I think we need to discuss our options a bit more first :-).

The most interesting implementation may be retrofitting the existing
chrome.exe with COM server support.  COM uses command-line arguments to tell
an executable that it's being launched as a COM server.  We would modify
WinMain() to look for those command-line arguments and then call various COM
functions to register itself with the system.  We would launch the message
loop and either hide or avoid creating the main Chrome browser window (using
a technique similar to background browser tasks, perhaps?).
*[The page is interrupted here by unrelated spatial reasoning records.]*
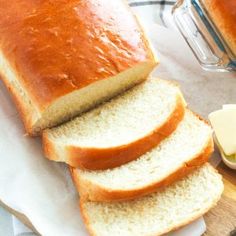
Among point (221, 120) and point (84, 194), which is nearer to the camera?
point (84, 194)

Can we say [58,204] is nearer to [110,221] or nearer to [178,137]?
[110,221]

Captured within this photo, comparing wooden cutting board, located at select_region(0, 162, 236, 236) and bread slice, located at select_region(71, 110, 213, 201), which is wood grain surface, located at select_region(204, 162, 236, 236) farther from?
bread slice, located at select_region(71, 110, 213, 201)

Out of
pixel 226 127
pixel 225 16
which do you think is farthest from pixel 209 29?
pixel 226 127

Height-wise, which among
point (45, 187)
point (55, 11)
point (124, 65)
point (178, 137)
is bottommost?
point (178, 137)

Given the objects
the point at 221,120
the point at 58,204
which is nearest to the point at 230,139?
the point at 221,120

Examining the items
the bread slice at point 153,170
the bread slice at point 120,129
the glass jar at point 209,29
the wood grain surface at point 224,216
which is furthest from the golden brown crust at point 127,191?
the glass jar at point 209,29

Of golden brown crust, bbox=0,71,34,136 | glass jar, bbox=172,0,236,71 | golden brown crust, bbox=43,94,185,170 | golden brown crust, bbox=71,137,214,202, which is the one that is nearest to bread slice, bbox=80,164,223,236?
golden brown crust, bbox=71,137,214,202

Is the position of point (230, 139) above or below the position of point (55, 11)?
below
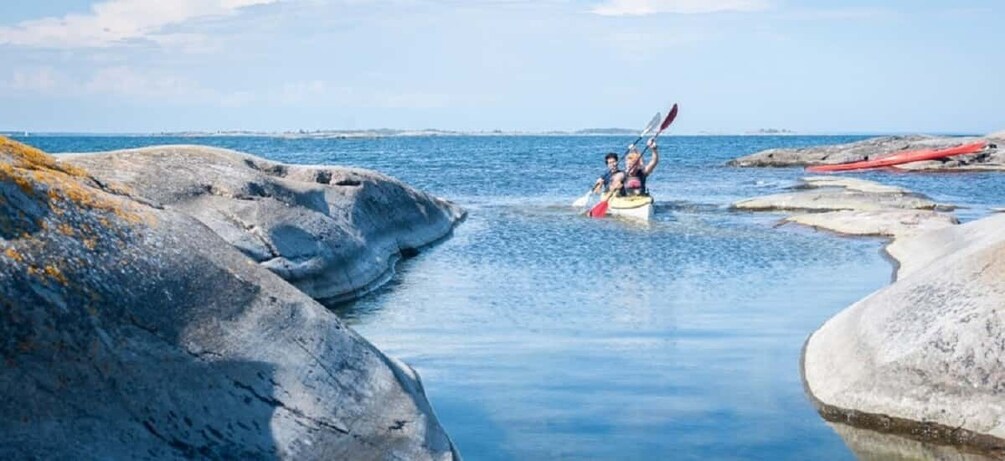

The container application would load a simple in-process DLL hosting a COM
ActiveX control.  The ActiveX control would internally establish and
maintain a connection with the browser COM server.  Each webcore window
(browser control) would perhaps be treated like a pop-up window by the
browser process, with the ActiveX control taking the place of the dialog
frame.  Finally, we would create interfaces that hook into various system
capabilities allowing the container application to control browsing,
resource access, context menus, etc.

This implementation would give embedded browser controls access to existing
Chrome browser functionality with minimal development and maintenance cost.
Does anyone have objections to adding COM capabilities in chrome.exe vs
creating a completely separate executable?